Il suo essere un po' folle, un po' il Jocker di Batman della situazione, con quel suo ridere roco e quella voglia spasmodica di prendre in giro.
(Psicopatico! Psicopatico!)
Kalevi, cucciolo, fa quasi pena! XD
Però sono una bella accoppiata quei due, con quel rapporto così particolare.
La certezza però è una sola: Angelo non è un bravo arredatore di interni.
Ecco, l'ho detto.
Adesso mi appenderà la testa nella Quarta ma fa lo stesso.
Ha un gusto che neanche Poe apprezzerebbe.
Però è carino da piccolo!!!
E Kelevi come amichetto schizzinoso, lo amoh spasmodicamente.
Ok, direi che come commento è abbastanza folle per i miei standard.
Unica nota: forse sarebbe meglio inserire la traduzione delle frasi dialettali che, per chi non è della zona, potrebbero risultare di difficile comprensione.
Comunque complimenti, bravissima come sempre!

Ciao!

Recensore Veterano
13/01/11, ore 21:39
Cap. 1:

Devo proprio dirtelo hai scritto davvero una bella storia...e per le note che hai messo all' inizio...bè davvero interessanti e assolutamente condivisibili, non ci avevo mai riflettuto....e ti ringrazio per avermi mostrato un punto di vista più profondo su questi due personaggi....si, mi trovi sicuramente d' accordo e nella ff emerge questo punto di vista raccontato in maniera squisita, perfetta...senza contare il modo in cui hai reso la Sicilia, le vie e i luoghi di Palermo, quella vera, senza infiocchettamenti o voli fantasiosi o superficiali .... anche il dialetto rende la cosa molto particolare e viva. Ho immaginato la Sicilia vera e bella, calda e antica con i vicoli, la gente e le tradizioni (io sono Siciliana tra l' altro, ma non di Palermo in cui però studio) e i momenti introspettivi di Death ma anche di Aphrodite si sono legati perfettamente a questo contesto.

Recensore Master
13/01/11, ore 19:46
Cap. 1:

davvero una bella fanficiton... insolita direi, ma proprio epr questo molto bella...
certo, non essendo siciliana ho faticato un po', ma alla fine la soddisfazione è tanta...
interessante..... però, devo dire che il nome che hai scelto epr Aphro mi è piaciuto molto.... un tipico noem svedese *riemerge dalla pagina di Nomix*
la storia è molto bella, e mi ha colpito la disinvolura con cui passi da un ounto di vista all'altro, dai ricordi all'azione

Recensore Master
13/01/11, ore 18:49
Cap. 1:

ma quanto è bella questa storia, death mask e aphrodite non li ho mai considerati molto sia nell'anime che nel manga e nel fandom quando leggo di loro sono... beh hai ragione aphrodite è sempre rappresentato molto effemmianto e death mask il classico bastardo che infarcisce le sue frasi con scurrilità dialettali che ti fanno ridere.

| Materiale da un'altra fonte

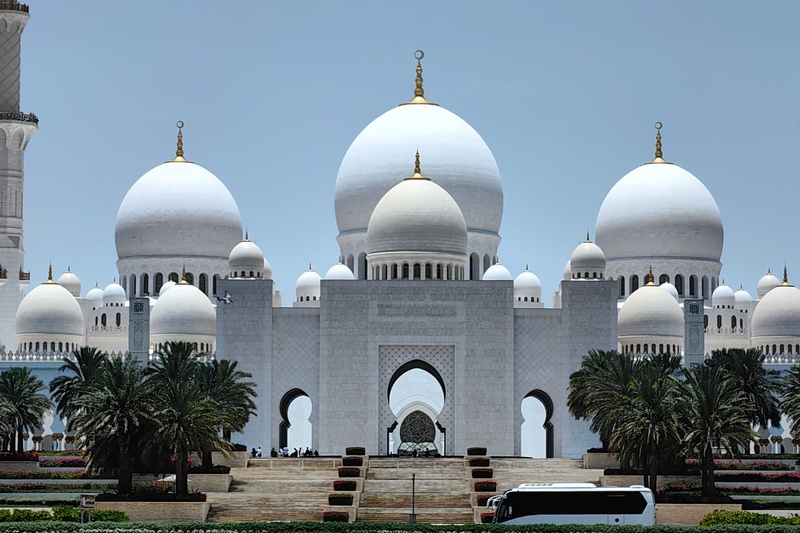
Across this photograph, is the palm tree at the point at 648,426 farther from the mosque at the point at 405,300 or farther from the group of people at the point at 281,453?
the group of people at the point at 281,453

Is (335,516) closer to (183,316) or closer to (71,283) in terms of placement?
(183,316)

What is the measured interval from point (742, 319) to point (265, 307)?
957 inches

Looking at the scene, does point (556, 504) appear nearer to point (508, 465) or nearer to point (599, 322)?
point (508, 465)

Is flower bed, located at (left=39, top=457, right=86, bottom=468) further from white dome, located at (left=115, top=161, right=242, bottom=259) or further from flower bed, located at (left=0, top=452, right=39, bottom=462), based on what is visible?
white dome, located at (left=115, top=161, right=242, bottom=259)

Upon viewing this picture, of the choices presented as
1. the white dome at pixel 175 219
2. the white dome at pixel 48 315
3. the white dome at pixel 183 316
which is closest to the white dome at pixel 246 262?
the white dome at pixel 183 316

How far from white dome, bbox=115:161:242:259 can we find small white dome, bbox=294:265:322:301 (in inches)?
169

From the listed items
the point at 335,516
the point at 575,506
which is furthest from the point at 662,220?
the point at 575,506

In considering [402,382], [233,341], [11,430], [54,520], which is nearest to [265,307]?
[233,341]

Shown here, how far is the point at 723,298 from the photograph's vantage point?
232 feet

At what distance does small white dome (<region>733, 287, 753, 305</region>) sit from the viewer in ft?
242

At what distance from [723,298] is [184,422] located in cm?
3443

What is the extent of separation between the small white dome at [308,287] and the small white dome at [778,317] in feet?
61.0

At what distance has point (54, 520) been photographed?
119 ft

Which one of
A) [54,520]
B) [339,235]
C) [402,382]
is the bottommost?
[54,520]
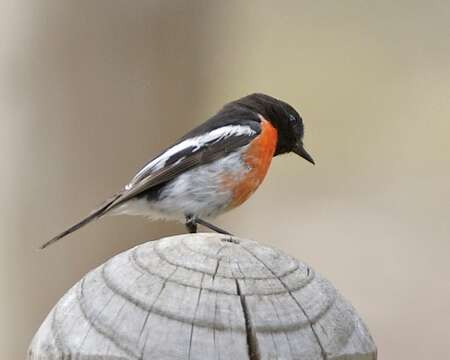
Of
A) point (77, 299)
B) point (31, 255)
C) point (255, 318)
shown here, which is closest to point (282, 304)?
point (255, 318)

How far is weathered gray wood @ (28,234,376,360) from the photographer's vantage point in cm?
115

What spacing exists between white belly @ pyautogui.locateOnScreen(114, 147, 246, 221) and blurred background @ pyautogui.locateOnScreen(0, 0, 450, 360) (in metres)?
0.11

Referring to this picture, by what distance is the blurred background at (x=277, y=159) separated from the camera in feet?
9.34

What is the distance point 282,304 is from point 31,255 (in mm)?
1945

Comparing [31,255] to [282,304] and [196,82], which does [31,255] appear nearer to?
[196,82]

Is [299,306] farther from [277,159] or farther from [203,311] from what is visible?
[277,159]

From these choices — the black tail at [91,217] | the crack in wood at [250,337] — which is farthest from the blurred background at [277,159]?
the crack in wood at [250,337]

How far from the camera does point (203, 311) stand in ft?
3.83

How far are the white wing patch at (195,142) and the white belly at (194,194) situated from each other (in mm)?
89

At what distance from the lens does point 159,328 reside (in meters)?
1.15

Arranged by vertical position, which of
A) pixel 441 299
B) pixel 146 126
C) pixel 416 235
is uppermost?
pixel 146 126

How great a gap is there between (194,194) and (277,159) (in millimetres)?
1300

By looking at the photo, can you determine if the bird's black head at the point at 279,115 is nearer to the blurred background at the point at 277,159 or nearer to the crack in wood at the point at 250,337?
the blurred background at the point at 277,159

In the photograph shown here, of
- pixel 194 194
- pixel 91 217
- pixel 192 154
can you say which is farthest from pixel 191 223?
pixel 91 217
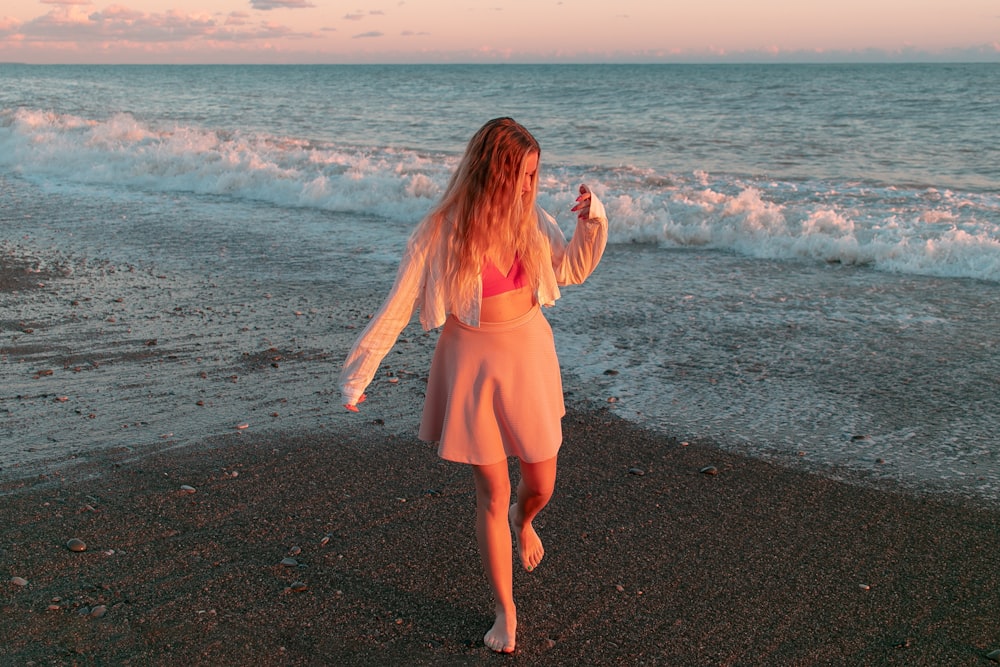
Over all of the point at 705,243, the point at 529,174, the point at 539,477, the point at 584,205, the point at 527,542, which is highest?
the point at 529,174

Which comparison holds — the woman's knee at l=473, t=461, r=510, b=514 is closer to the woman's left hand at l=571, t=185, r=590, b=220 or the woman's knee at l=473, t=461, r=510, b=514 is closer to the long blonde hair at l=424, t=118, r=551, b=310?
the long blonde hair at l=424, t=118, r=551, b=310

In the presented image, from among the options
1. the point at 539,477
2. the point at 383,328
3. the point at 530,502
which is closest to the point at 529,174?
the point at 383,328

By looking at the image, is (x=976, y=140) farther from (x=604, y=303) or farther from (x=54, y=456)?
(x=54, y=456)

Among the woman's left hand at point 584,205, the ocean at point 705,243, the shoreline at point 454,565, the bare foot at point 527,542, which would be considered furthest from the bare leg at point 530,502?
the ocean at point 705,243

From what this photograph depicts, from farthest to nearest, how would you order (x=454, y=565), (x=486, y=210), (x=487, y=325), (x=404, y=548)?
1. (x=404, y=548)
2. (x=454, y=565)
3. (x=487, y=325)
4. (x=486, y=210)

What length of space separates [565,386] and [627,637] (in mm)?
3048

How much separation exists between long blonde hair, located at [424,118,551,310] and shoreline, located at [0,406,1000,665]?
1.37 meters

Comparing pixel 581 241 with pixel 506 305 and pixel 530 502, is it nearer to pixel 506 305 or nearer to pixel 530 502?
pixel 506 305

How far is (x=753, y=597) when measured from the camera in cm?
357

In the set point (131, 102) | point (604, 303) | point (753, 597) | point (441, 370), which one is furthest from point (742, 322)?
point (131, 102)

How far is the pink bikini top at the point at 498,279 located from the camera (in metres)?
3.02

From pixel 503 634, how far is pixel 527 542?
0.40 meters

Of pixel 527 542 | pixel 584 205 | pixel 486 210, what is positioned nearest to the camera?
pixel 486 210

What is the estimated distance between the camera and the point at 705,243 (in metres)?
12.0
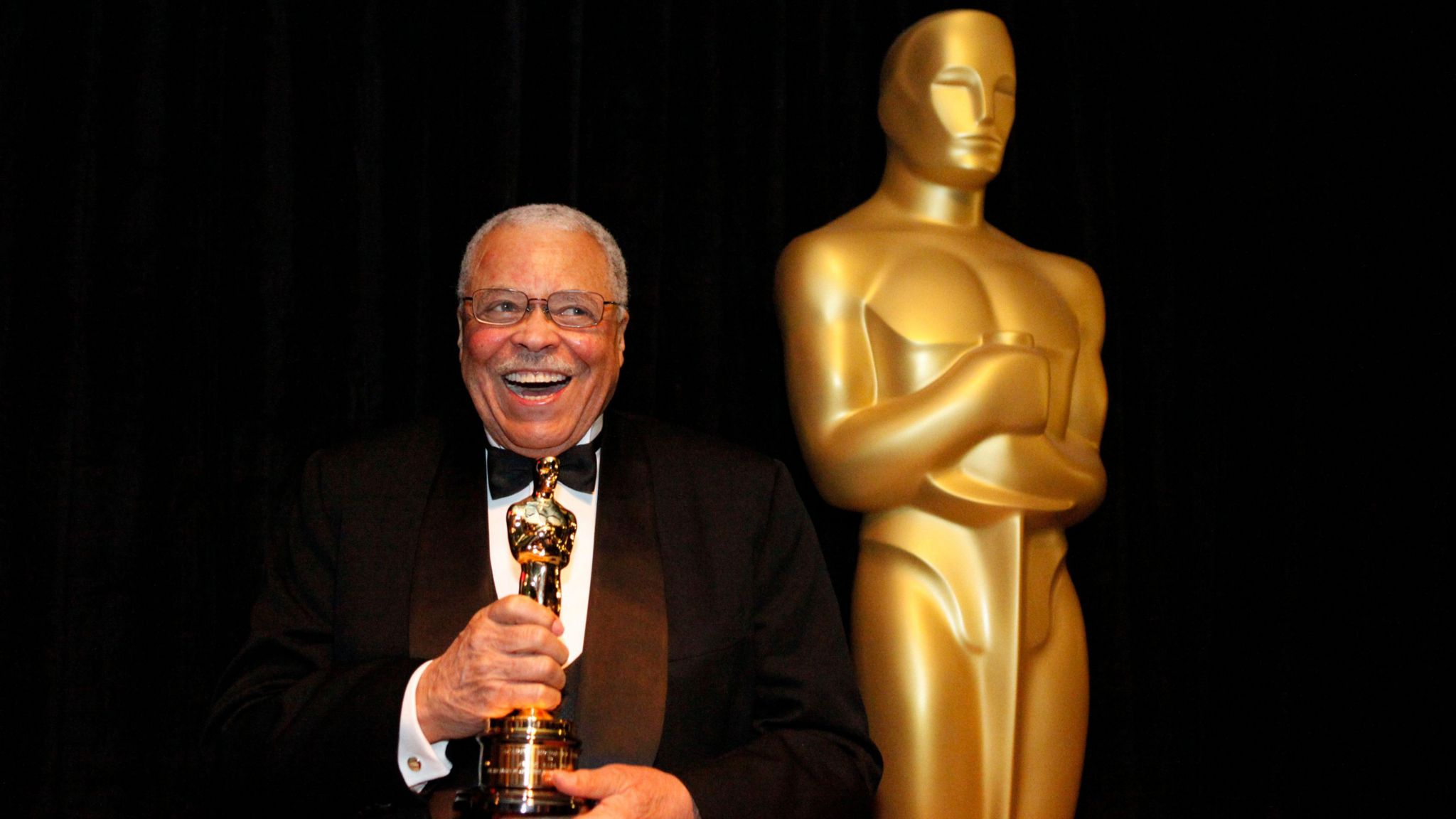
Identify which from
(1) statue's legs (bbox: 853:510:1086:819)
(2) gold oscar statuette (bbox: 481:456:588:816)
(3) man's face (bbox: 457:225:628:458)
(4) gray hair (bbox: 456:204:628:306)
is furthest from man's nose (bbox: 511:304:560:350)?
(1) statue's legs (bbox: 853:510:1086:819)

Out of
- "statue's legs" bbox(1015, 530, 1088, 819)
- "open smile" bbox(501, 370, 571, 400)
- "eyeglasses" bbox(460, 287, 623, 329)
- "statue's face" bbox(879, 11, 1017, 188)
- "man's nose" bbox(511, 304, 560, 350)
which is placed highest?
"statue's face" bbox(879, 11, 1017, 188)

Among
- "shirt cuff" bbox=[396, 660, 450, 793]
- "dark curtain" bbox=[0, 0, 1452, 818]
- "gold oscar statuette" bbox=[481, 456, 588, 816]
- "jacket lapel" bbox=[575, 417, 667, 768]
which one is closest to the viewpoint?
"gold oscar statuette" bbox=[481, 456, 588, 816]

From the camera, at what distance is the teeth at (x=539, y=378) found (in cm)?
197

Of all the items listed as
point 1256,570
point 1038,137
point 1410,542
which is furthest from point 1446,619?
point 1038,137

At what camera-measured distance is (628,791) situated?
1630 millimetres

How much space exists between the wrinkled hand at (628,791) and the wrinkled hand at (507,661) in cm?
9

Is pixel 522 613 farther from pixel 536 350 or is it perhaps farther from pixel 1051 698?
pixel 1051 698

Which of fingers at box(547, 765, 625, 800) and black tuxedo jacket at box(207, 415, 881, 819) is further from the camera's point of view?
black tuxedo jacket at box(207, 415, 881, 819)

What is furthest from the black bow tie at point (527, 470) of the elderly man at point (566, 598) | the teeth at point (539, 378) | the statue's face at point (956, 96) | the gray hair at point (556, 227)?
the statue's face at point (956, 96)

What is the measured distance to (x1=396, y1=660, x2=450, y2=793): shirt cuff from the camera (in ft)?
5.56

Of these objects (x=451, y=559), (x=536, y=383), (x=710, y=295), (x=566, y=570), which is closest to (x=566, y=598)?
(x=566, y=570)

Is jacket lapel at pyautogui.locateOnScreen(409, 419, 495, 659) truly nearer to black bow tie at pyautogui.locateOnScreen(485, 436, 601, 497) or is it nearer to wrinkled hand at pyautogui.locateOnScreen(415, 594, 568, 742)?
black bow tie at pyautogui.locateOnScreen(485, 436, 601, 497)

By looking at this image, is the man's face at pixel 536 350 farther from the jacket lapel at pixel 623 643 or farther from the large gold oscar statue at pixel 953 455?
the large gold oscar statue at pixel 953 455

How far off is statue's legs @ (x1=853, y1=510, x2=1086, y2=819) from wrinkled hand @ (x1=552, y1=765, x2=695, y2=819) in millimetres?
883
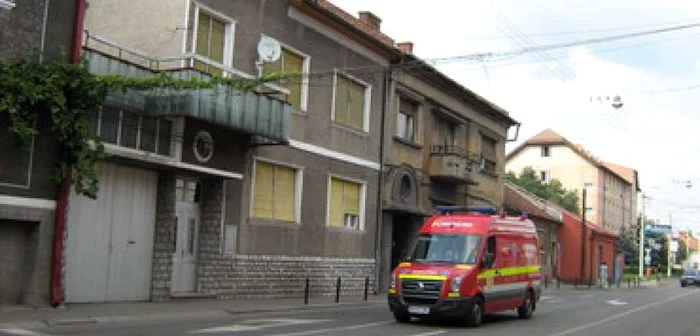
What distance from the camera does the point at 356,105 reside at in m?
26.2

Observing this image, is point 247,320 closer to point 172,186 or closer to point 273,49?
point 172,186

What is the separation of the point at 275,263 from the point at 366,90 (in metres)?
7.99

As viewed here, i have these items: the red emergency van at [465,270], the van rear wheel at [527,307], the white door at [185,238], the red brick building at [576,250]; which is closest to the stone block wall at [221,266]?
the white door at [185,238]

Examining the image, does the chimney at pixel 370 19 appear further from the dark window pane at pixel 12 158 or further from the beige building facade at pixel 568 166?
the beige building facade at pixel 568 166

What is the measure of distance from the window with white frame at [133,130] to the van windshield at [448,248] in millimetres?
6329

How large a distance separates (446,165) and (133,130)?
16.8 m

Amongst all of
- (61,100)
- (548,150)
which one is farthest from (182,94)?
(548,150)

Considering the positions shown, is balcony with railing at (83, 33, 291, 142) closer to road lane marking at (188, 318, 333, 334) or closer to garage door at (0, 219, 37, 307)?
garage door at (0, 219, 37, 307)

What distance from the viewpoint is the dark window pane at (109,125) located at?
16.2m

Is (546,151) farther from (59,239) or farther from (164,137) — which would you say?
(59,239)

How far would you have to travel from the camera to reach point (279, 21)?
2214 centimetres

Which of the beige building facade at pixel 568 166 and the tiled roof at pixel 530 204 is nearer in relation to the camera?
the tiled roof at pixel 530 204

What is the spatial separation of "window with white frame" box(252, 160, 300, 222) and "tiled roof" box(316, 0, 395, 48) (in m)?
6.06

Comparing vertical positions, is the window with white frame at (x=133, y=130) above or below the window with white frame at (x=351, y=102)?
below
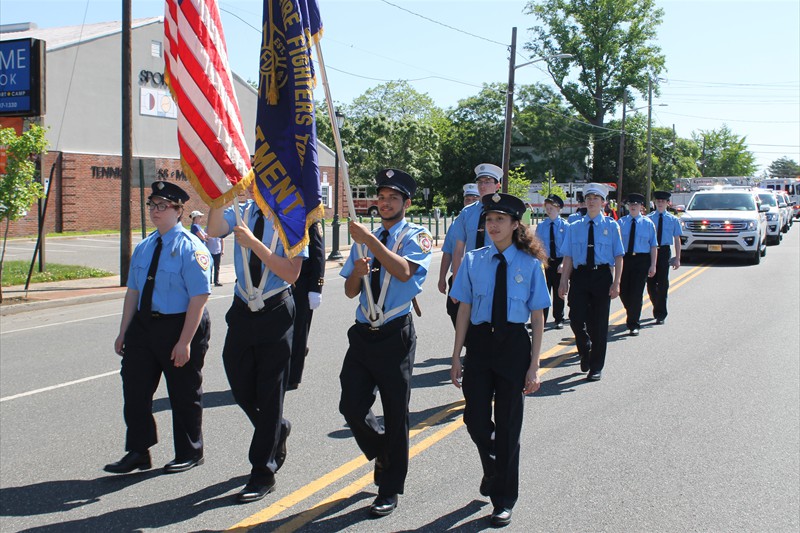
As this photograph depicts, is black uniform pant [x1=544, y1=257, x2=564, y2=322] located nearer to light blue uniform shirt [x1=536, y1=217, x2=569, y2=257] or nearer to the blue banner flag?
light blue uniform shirt [x1=536, y1=217, x2=569, y2=257]

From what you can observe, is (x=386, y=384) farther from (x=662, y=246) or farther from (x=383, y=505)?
(x=662, y=246)

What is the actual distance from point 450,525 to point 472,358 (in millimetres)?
958

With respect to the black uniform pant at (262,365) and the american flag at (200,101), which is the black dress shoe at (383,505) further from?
the american flag at (200,101)

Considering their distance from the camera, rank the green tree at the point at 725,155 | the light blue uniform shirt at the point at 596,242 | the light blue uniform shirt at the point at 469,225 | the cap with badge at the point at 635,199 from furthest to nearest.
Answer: the green tree at the point at 725,155 < the cap with badge at the point at 635,199 < the light blue uniform shirt at the point at 596,242 < the light blue uniform shirt at the point at 469,225

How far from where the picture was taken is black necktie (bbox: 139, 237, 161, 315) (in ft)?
16.5

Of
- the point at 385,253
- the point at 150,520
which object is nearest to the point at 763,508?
the point at 385,253

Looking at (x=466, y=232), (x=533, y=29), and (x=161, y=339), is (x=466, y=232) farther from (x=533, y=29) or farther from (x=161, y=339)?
(x=533, y=29)

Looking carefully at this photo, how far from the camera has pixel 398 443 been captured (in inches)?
181

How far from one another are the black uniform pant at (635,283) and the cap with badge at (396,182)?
23.0 ft

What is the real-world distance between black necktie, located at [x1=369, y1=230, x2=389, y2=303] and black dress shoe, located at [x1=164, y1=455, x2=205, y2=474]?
1.82m

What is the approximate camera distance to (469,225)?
7.28 metres

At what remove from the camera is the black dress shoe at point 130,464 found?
5184 mm

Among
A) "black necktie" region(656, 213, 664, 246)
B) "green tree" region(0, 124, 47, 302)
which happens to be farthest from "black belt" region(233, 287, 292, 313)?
"green tree" region(0, 124, 47, 302)

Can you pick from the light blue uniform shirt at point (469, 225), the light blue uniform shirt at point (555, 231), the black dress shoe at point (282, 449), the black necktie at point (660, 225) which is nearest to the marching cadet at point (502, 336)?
the black dress shoe at point (282, 449)
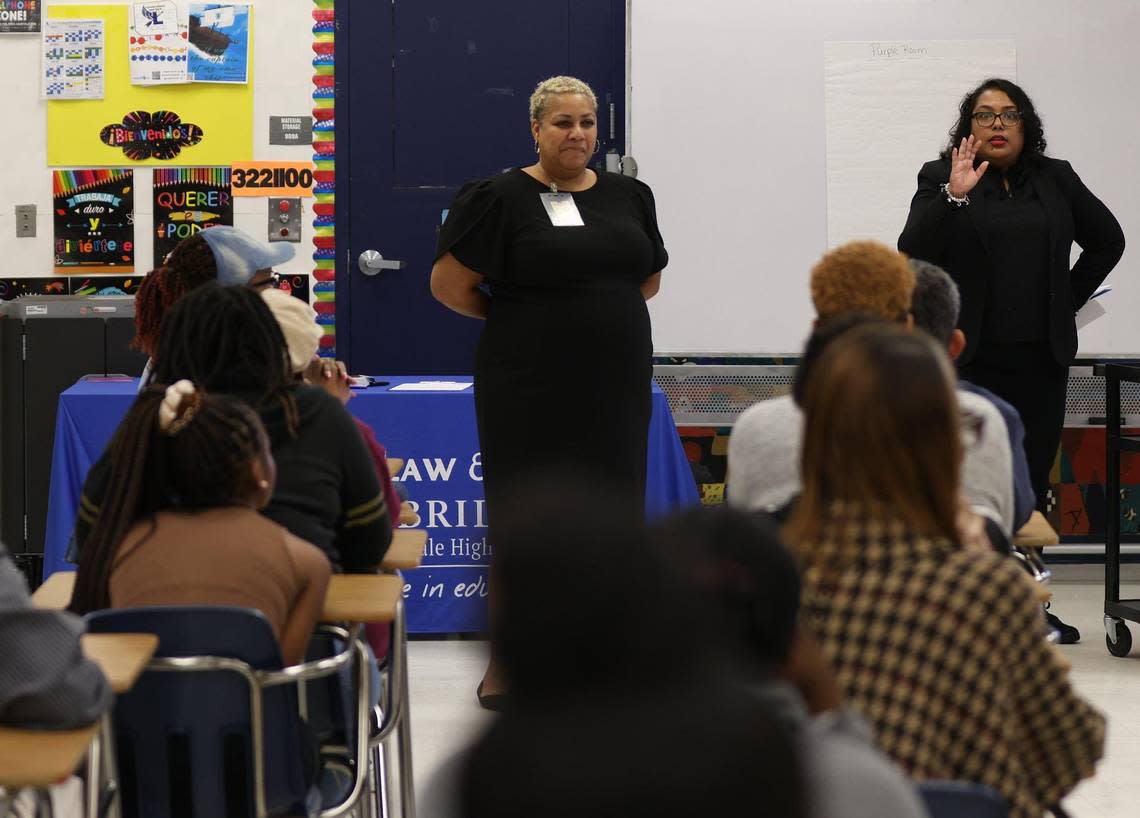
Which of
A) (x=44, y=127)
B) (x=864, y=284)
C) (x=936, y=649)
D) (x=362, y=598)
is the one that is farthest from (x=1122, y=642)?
(x=44, y=127)

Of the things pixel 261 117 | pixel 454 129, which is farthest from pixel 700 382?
pixel 261 117

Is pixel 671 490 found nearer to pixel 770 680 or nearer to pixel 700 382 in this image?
pixel 700 382

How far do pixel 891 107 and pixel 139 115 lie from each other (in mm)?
2787

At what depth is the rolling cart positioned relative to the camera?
4.35m

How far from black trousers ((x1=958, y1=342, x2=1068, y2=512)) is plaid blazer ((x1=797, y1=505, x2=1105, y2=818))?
282 cm

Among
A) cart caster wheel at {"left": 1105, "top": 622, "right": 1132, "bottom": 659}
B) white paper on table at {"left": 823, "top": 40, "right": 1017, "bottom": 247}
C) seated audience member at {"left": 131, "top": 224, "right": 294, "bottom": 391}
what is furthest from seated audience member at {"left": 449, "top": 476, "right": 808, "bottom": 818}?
white paper on table at {"left": 823, "top": 40, "right": 1017, "bottom": 247}

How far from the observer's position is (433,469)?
438cm

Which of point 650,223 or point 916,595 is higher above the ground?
point 650,223

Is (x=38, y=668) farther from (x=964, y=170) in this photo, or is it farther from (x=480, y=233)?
(x=964, y=170)

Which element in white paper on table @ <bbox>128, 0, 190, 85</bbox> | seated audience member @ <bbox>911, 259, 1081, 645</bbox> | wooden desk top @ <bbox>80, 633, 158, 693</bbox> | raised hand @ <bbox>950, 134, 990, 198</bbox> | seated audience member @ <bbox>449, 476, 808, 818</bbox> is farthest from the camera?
white paper on table @ <bbox>128, 0, 190, 85</bbox>

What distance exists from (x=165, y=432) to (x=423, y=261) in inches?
140

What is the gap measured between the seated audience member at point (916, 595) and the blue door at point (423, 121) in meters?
4.19

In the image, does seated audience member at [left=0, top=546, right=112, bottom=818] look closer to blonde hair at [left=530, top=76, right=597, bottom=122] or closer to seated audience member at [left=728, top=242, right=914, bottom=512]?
seated audience member at [left=728, top=242, right=914, bottom=512]

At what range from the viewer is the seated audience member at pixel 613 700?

in questa storia li hai tratteggiati davvero bene, ti sei soffermata soprattutto su death mask e visto da questa prospettiva mi è piaciuto davvero tanto, dalla sua infanzia alla sua rinascita e aphrodite, anche lui è bellissimo qui, pun non avendo indugiato su descrizioni fisiche o altro, con il solo modo di comportarsi me lo hai fatto apprezzare.

teneri i siparietti sul cibo. e la loro tacita complicità, è un qualcosa di rasserenante e coinvolgente. sono proprio una coppia perfetta insieme, e non lo dico nel senso di amanti, ma anche solo di amici, veri amici.